La prefazione di un libro tutto da leggere, da domani (20 marzo 2013) in libreria. Rendita, economia e politica, protagonisti della Grande crisi. «Il contributo scientifico di Mario De Gaspari aiuta a capire come va il mondo. E aiuta soprattutto chi vuole cambiarlo».

Chi apre queste pagine ha in mano un libro prezioso. Il suo valore dipende non solo dalla qualità dell'analisi ma dal fatto che è raro poterla leggere in un testo rigoroso come questo. E' davvero povera la letteratura sulla rendita immobiliare, non solo nella ricerca teorica, ma nella pubblicistica corrente e ancor di più nel dibattito politico. Eppure, Mario De Gaspari dimostra che è la chiave analitica più efficace per comprendere l'incubazione della Grande Crisi, le attuali difficoltà ad uscirne, il ruolo inedito e perverso del sistema creditizio e soprattutto l'impatto di tutti questi fenomeni sulla decadenza italiana.

Chi l’avrebbe detto che il turbo-capitalismo si sarebbe inceppato sul vecchio sogno piccolo borghese della casetta in proprietà. Chi l’avrebbe detto che dopo tanta retorica sulla società della conoscenza bisognava tornare e occuparsi delle rate dei mutui immobiliari come principale problema della globalizzazione. Chi l'avrebbe detto che una potenza mondiale come gli Usa vacillasse a causa di 5 milioni di americani insolventi.

Oggi si comprende meglio che cosa è stato l’ultimo ciclo di euforia immobiliare. La crisi dei subprime è come la nottola di Minerva che si alza in volo verso sera sollecitando il pensiero a trarre un bilancio della giornata. Si sono inceppate insieme le due forme di rendita, quella finanziaria e quella immobiliare, come erano cresciute insieme nel decennio passato, rivelando un indissolubile legame strutturale e, forse più, una medesima visione del mondo. La condivisione di ascesa e declino mette in luce la natura anfibia di questa economia di carta e di mattone, capace di librarsi su quanto di più etereo e, d’altro canto, saldamente ancorata a quanto di più solido. Il mattone ormai si comporta come un derivato, ci ricorda Giulio Sapelli. La rendita urbana è una prosecuzione della finanza con altri mezzi, direbbe von Clausewitz.

Oggi si parla molto poco di rendita immobiliare, proprio mentre il fenomeno è diventato fattore cruciale nell’allocazione delle risorse e nella regolazione dei processi. Paradossalmente l’attenzione è stata maggiore quando il fenomeno era meno rilevante nel ciclo economico. Certo la speculazione edilizia degli anni cinquanta e sessanta ha avuto un impatto disastroso nel territorio italiano, ma tutto sommato era espressione di settori arretrati rispetto alla trasformazione capitalistica.

→ **Dati forniti**:
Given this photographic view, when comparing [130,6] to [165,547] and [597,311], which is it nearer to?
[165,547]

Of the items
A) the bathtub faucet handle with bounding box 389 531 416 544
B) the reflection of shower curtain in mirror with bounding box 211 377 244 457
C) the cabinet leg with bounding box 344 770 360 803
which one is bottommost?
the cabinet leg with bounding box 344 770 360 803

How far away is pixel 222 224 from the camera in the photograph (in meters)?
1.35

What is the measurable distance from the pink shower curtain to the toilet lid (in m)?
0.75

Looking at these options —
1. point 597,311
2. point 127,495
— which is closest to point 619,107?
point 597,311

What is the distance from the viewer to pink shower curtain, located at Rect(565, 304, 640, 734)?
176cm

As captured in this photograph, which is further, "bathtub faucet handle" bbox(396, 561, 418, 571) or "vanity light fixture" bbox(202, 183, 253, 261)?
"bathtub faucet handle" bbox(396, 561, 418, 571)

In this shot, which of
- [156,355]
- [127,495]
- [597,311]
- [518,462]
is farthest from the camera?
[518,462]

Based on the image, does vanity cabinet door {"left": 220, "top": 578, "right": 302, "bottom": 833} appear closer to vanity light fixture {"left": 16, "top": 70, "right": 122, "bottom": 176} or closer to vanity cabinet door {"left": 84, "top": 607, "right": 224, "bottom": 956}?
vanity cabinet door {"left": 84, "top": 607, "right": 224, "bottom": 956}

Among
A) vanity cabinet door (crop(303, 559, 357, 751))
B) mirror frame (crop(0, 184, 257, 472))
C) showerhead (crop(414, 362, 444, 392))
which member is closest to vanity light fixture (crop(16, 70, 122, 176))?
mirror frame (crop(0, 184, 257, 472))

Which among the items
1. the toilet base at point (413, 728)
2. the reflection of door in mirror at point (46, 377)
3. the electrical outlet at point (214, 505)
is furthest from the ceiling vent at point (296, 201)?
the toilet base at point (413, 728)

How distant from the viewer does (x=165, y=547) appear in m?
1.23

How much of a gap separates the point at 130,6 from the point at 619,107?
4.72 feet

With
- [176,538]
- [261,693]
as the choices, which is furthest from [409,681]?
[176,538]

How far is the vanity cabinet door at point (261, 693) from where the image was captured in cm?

→ **Cosa farai**:
**1.** Trascrivi senza modifiche il brano della prefazione sulla rendita immobiliare compreso tra "Oggi si comprende" e "direbbe von Clausewitz.".
**2.** Per ciascuna affermazione indica se concorda con la prefazione sulla rendita immobiliare (sì o no) e cita tra virgolette le parole del testo che lo stabiliscono.
(a) La letteratura sulla rendita immobiliare è ricca nel dibattito politico.
(b) La rendita finanziaria e quella immobiliare si sono inceppate insieme.
(c) Giulio Sapelli osserva che il mattone si comporta ormai come un derivato.
**3.** Scrivi il seguito della prefazione sulla rendita immobiliare a partire dall'ultima frase riportata.

→ **Risposte alle consegne**:
**1.**
Oggi si comprende meglio che cosa è stato l’ultimo ciclo di euforia immobiliare. La crisi dei subprime è come la nottola di Minerva che si alza in volo verso sera sollecitando il pensiero a trarre un bilancio della giornata. Si sono inceppate insieme le due forme di rendita, quella finanziaria e quella immobiliare, come erano cresciute insieme nel decennio passato, rivelando un indissolubile legame strutturale e, forse più, una medesima visione del mondo. La condivisione di ascesa e declino mette in luce la natura anfibia di questa economia di carta e di mattone, capace di librarsi su quanto di più etereo e, d’altro canto, saldamente ancorata a quanto di più solido. Il mattone ormai si comporta come un derivato, ci ricorda Giulio Sapelli. La rendita urbana è una prosecuzione della finanza con altri mezzi, direbbe von Clausewitz.

**2.**
(a) No: «E' davvero povera la letteratura sulla rendita immobiliare, non solo nella ricerca teorica, ma nella pubblicistica corrente e ancor di più nel dibattito politico.»
(b) Sì: «Si sono inceppate insieme le due forme di rendita, quella finanziaria e quella immobiliare»
(c) Sì: «Il mattone ormai si comporta come un derivato, ci ricorda Giulio Sapelli.»

**3.**
In un’intervista dei primi anni settanta Agnelli proponeva di combattere la rendita urbana perché provocava l’aumento degli affitti, la diminuzione dei redditi disponibili per i lavoratori e di conseguenza una maggiore conflittualità in fabbrica. Era l’argomento principale su cui poggiava l’offerta al movimento sindacale di un patto tra produttori. Venti anni dopo la Fiat e tutti gli altri grandi gruppi industriali danno vita ai fondi immobiliari per utilizzare le rendite come margini per le rispettive ristrutturazioni aziendali e come via di fuga dalla competizione internazionale.

Da Sullo a Bucalossi il tema è stato centrale nell’agenda politica e nel dibattito pubblico. Perfino l’arte narrativa ha contribuito a denunciare il problema, ad esempio con il film Mani sulla città di Rosi e il romanzo La speculazione edilizia di Calvino. Per il tecnico urbanista, infine, la rendita costituiva non solo un decisivo argomento disciplinare, ma perfino una tappa della formazione etico-professionale.

Su tutto ciò è calato il silenzio da quando la rendita è diventata la forza indisturbata dello sviluppo territoriale e parte integrante della finanziarizzazione dell’economia. C'è stata anche una disattenzione della letteratura scientifica più recente che ha trattato gli immobili come qualsiasi altro bene, senza metterne sotto osservazione le peculiarità di comportamento nel ciclo economico che assomigliano a quelle della moneta. In entrambi i casi la tendenza speculativa si sovrappone alle funzioni d'uso, rispettivamente di abitazione e di mezzo di pagamento. Nel testo, infatti, non si trova citato quasi nessun economista contemporaneo, ma le categorie fondamentali di analisi vengono tratte direttamente dai grandi classici, da Ricardo a Keynes, Schumpeter e Minsky. Tornare a occuparsi di rendita è quanto mai necessario se si intende governare davvero i processi economici.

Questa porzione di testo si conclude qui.